### Reading text
━━━━━━━━

REPRESENTATIONS AND WARRANTIES OF SELLER

    

 Seller hereby represents and warrants to the Company as of the date of this Agreement and as of each Settlement Date as follows:


2.1

Authority and Enforceability . Seller has full power, right and authority to enter into and perform its obligations under this Agreement.  This Agreement has been duly executed and delivered by Seller and constitutes the legal, valid and binding obligation of Seller, enforceable against Seller in accordance with its terms.  Except for filings required pursuant to Sections 13(d) or 16 of the Exchange Act, and the rules promulgated thereunder, no permit, approval or consent of, or notification to any governmental or regulatory entity or any other person is necessary in connection with the execution, delivery and performance by Seller of this Agreement and the consummation by Seller of the transactions contemplated hereby.

━━━━━━━━

[Web image data with captions]

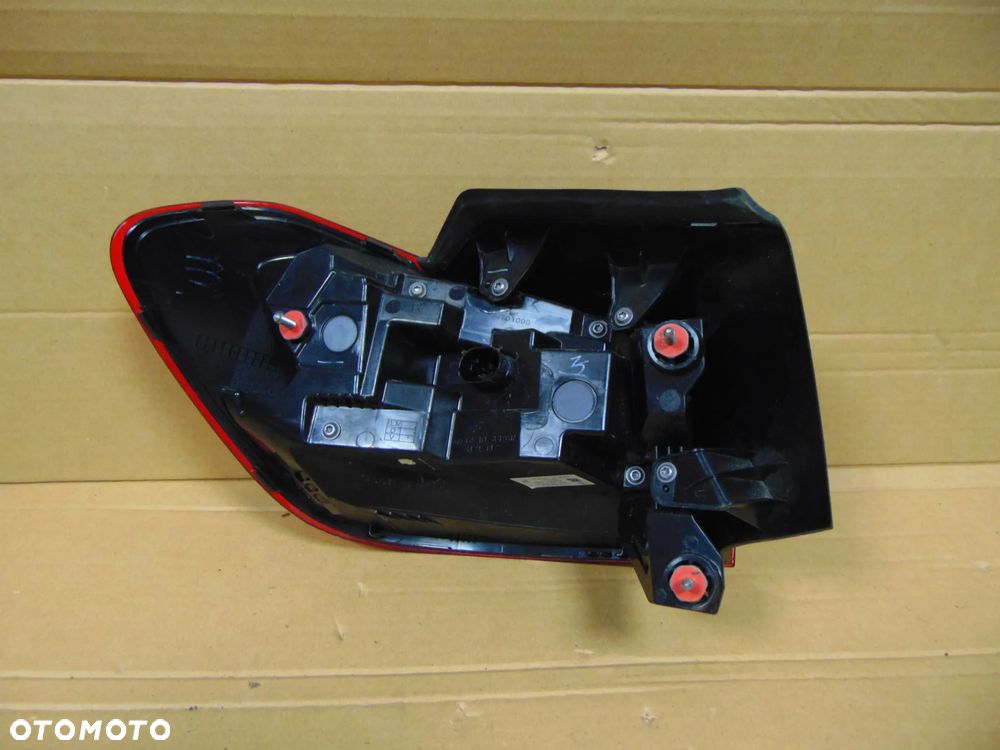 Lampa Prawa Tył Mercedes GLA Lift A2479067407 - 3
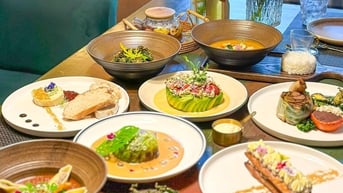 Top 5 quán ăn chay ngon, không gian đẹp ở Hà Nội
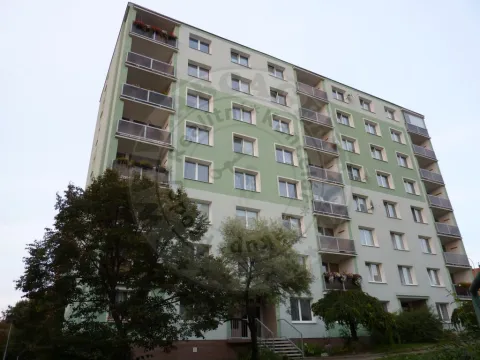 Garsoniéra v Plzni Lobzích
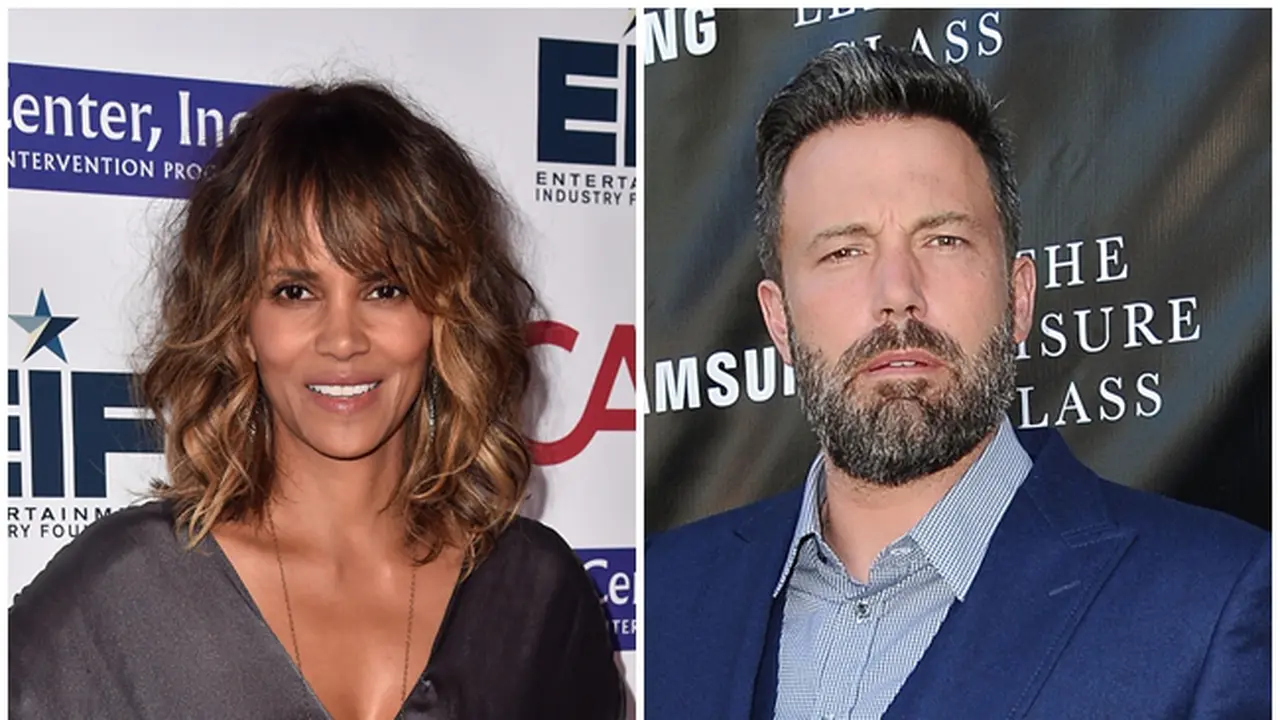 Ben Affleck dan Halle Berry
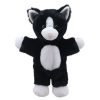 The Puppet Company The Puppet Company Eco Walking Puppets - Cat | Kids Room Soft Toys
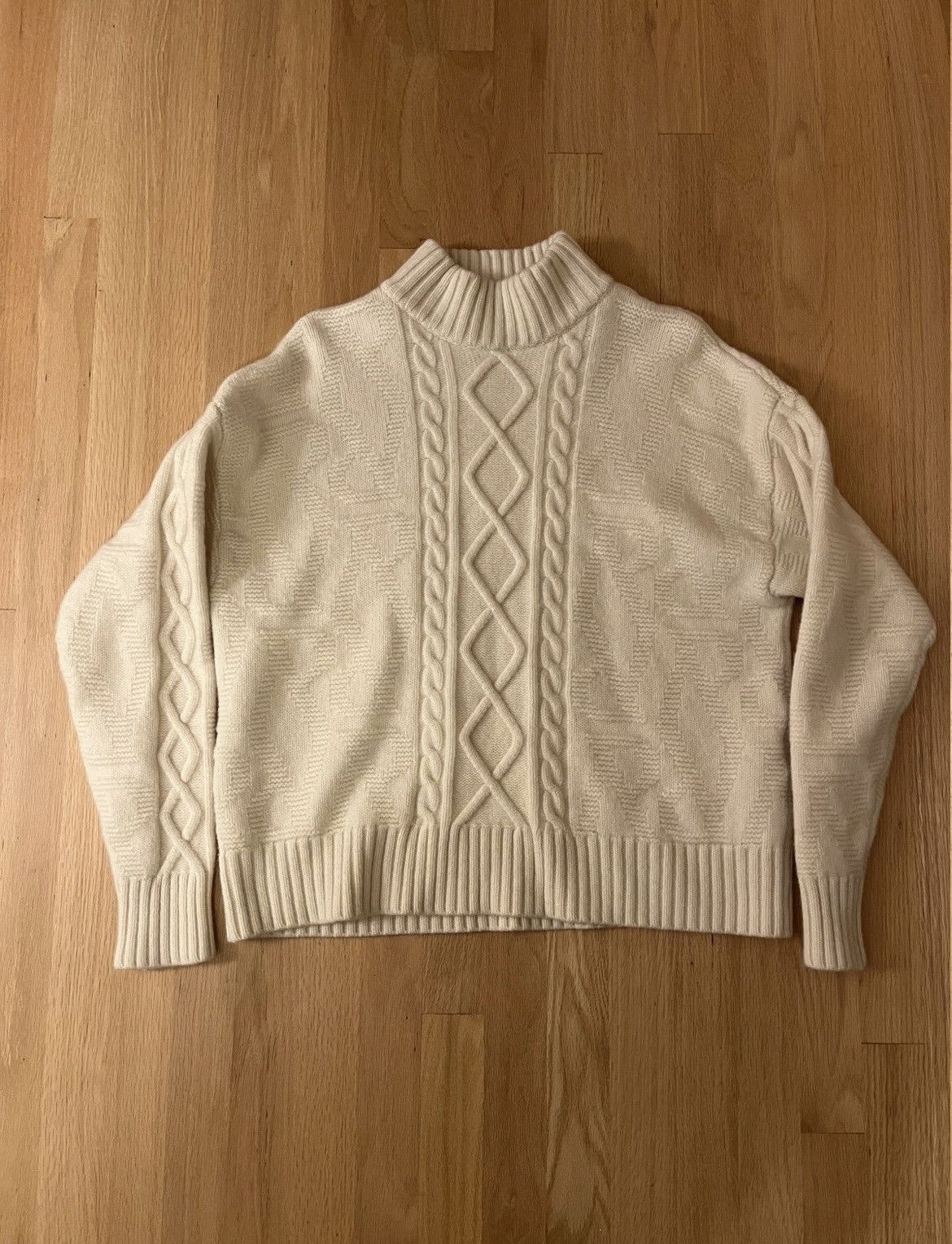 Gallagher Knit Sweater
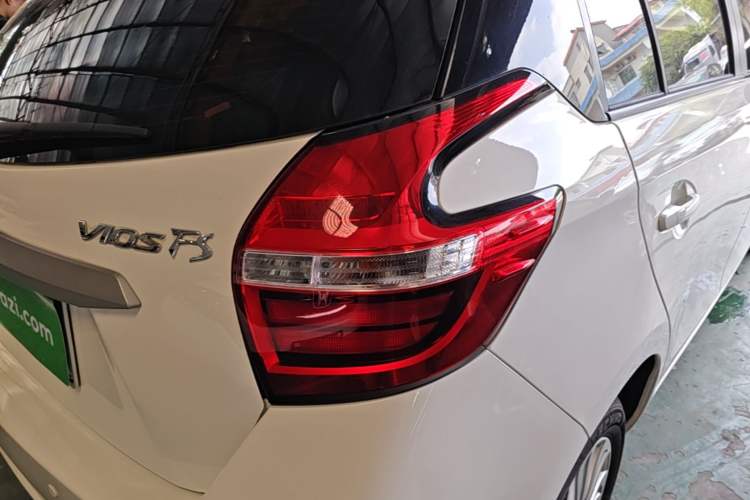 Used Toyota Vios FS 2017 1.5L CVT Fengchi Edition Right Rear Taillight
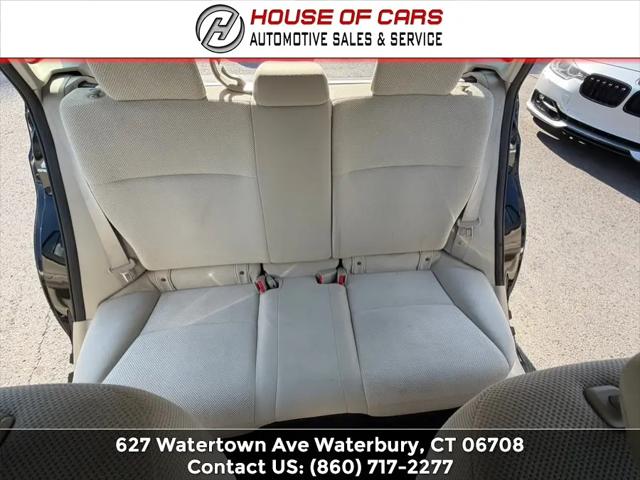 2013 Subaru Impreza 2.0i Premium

━━━━━━━━

### Complete the following
[a] Translate this sentence from the contract excerpt into Spanish: "Seller has full power, right and authority to enter into and perform its obligations under this Agreement."
[b] Condense the paragraph of the contract excerpt that begins "Authority and Enforceability" into a short bulleted list that keeps its main facts.
[c] Write the next part of the contract excerpt, picking up after its final sentence.

### Answers to this exercise
[a] El Vendedor tiene pleno poder, derecho y autoridad para celebrar el presente Contrato y cumplir sus obligaciones en virtud del mismo.

[b]
- Seller has full power, right and authority to enter into and perform its obligations under this Agreement.
- Seller has duly executed and delivered the Agreement. It is Seller's legal, valid and binding obligation, enforceable against Seller in accordance with its terms.
- The only exceptions are filings required under Sections 13(d) or 16 of the Exchange Act and its rules. Otherwise, no permit, approval, consent or notification involving any governmental or regulatory entity or other person is needed for Seller to execute, deliver and perform the Agreement or to complete the transactions it contemplates.

[c]
2.2

Title to Shares .  Seller is the sole record and a beneficial owner of its Shares, with good and marketable title that is free and clear of any liens, claims, charges, restrictions, options, preemptive rights, mortgages, agreements, hypothecations, assessments, pledges, encumbrances, proxy, voting trust or security interests of any kind or nature whatsoever, except for restrictions imposed by applicable securities laws and regulations (collectively, “ Liens ”).  Seller has the full legal right, power and authority to transfer full legal ownership of its Shares. Upon consummation of each transaction provided for in this Agreement in accordance with the terms hereof, the Company will acquire good and marketable title to  the Shares sold by Seller, free and clear of any Liens whatsoever.  There are no outstanding purchase agreements, options or other rights of any kind, entitling any person to purchase or acquire an interest in Seller’s Shares or restricting the transfer in accordance with this Agreement, except for restrictions imposed by applicable securities laws and regulations.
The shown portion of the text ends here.